Top of Text shown

Aji, or chile peppers, are native to Peru, and the country boasts many distinct indigenous varieties that are used as a base for most of Peruvian traditional cooking. The aji paste is made from fresh aji, pureed and pasteurized.
AJI AMARILLO Aji amarillo is the most common type of aji and is one of the most important ingredients in Peruvian cooking. It has a heat level of 6. Although they are named yellow pepper their color changes to orange as they mature.
AJI LIMO Mostly grown and used on the northern coast of Peru, the pod is 2-3 inches long and changes from a yellow to deep reddish orange color when it ripens. Aji limo is spicy (heat level 8) and is primarily used to prepare ceviche and rice dishes.
AJI PANCA One of the most common types of aji in Peru, aji panca is 3 to 5 inches in length and has a thick flesh that matures from a green to dark red in color. Distinct from the other ajis in its spiciness, aji panca is mild in heat intensity and provides a fruity, berry-like flavor that goes well in stews, sauces and fish dishes.
Suggested uses: Aji can be used for many sauces to flavor chicken, meat, fish, pasta, and rices
Whole sun dried aji pods; Amarillo: 40-50,000 Scoville Units; Limo: 50-60,000 Scoville Units; Panca: 1-1500 Scoville Units
This product has been produced free of gluten, dairy, soy, and genetically engineered ingredients.
Topara Organica (AgroExport Topara SAC), owned by the Bederski family, has made it their mission to cultivate and produce products that represent the rich culinary traditions of Peru while restoring their land and strengthening their local community. The company organically cultivates and processes many indigenous crops, such as maiz morado, lucuma, ajis (chile peppers), huacatay (black mint), yuca and sweet potato.

Bottom of Text shown
Top of Provided data

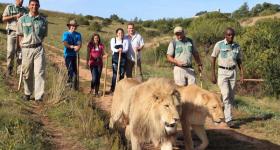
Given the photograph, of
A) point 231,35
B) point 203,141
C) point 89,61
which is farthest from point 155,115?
point 89,61

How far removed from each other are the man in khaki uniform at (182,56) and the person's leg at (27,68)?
9.16ft

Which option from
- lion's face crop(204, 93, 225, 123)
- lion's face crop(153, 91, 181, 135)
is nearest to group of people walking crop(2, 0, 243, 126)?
lion's face crop(204, 93, 225, 123)

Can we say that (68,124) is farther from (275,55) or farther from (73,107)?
(275,55)

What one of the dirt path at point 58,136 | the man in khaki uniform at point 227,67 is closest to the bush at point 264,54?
the man in khaki uniform at point 227,67

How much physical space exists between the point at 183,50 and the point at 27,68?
3.16m

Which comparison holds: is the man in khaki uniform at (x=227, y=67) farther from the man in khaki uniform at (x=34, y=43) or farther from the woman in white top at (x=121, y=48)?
the man in khaki uniform at (x=34, y=43)

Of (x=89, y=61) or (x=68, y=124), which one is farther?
(x=89, y=61)

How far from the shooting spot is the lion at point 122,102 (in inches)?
317

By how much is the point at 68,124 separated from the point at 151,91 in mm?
2224

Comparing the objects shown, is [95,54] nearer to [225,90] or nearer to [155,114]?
[225,90]

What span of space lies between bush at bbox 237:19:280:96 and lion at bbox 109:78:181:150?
46.2 ft

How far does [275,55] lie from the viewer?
21.3 meters

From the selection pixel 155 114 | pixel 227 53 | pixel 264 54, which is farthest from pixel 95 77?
pixel 264 54

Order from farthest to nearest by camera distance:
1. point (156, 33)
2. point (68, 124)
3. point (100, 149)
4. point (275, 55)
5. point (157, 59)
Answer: point (156, 33), point (157, 59), point (275, 55), point (68, 124), point (100, 149)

Bottom of Provided data

* Activity 1
Rewrite the paragraph of the text on Peruvian aji that begins "AJI PANCA One of the most common" as a short bulleted list, keeping its main facts.
* Activity 2
Reproduce everything in the text on Peruvian aji from "AJI LIMO Mostly" down to "genetically engineered ingredients.".
* Activity 3
Carry on with the text on Peruvian aji, starting after its last sentence.
The rows come from a source unrelated to the text on Peruvian aji.

* Exercise answer 1
Aji panca:
- One of the most common types of aji in Peru
- 3 to 5 inches long, with thick flesh
- Ripens from green to dark red
- Mild in heat, unlike the other ajis
- Fruity, berry-like flavor that suits stews, sauces and fish dishes

* Exercise answer 2
AJI LIMO Mostly grown and used on the northern coast of Peru, the pod is 2-3 inches long and changes from a yellow to deep reddish orange color when it ripens. Aji limo is spicy (heat level 8) and is primarily used to prepare ceviche and rice dishes.
AJI PANCA One of the most common types of aji in Peru, aji panca is 3 to 5 inches in length and has a thick flesh that matures from a green to dark red in color. Distinct from the other ajis in its spiciness, aji panca is mild in heat intensity and provides a fruity, berry-like flavor that goes well in stews, sauces and fish dishes.
Suggested uses: Aji can be used for many sauces to flavor chicken, meat, fish, pasta, and rices
Whole sun dried aji pods; Amarillo: 40-50,000 Scoville Units; Limo: 50-60,000 Scoville Units; Panca: 1-1500 Scoville Units
This product has been produced free of gluten, dairy, soy, and genetically engineered ingredients.

* Exercise answer 3
Topara is a leader in their community and throughout Peru in organic cultivation. To this day they have the only certified organic nursery in the country. They work closely with neighboring farms to train them in organic agriculture. When the company purchases products from neighboring farmers, they oversee all aspects of the cultivation from seedling to harvest. When they purchase from farmers or farmer associations in other regions (such as the highland grains and roots), Topara ensures that all organic certifications are in order and often send workers for cultural and work exchanges.
The Bederski family has made a huge positive impact on there local community, both on a personal level and through their farm. When a devastating earthquake leveled the town of Chincha, the family donated money and supplies, and raised more money internationally, to help rebuild the homes of their workers. They have acted on the community’s behalf over the years in negotiations with the local mine to reduce environmental impact and to improve roads and infrastructure. The company adds a strong voice to local efforts for community development.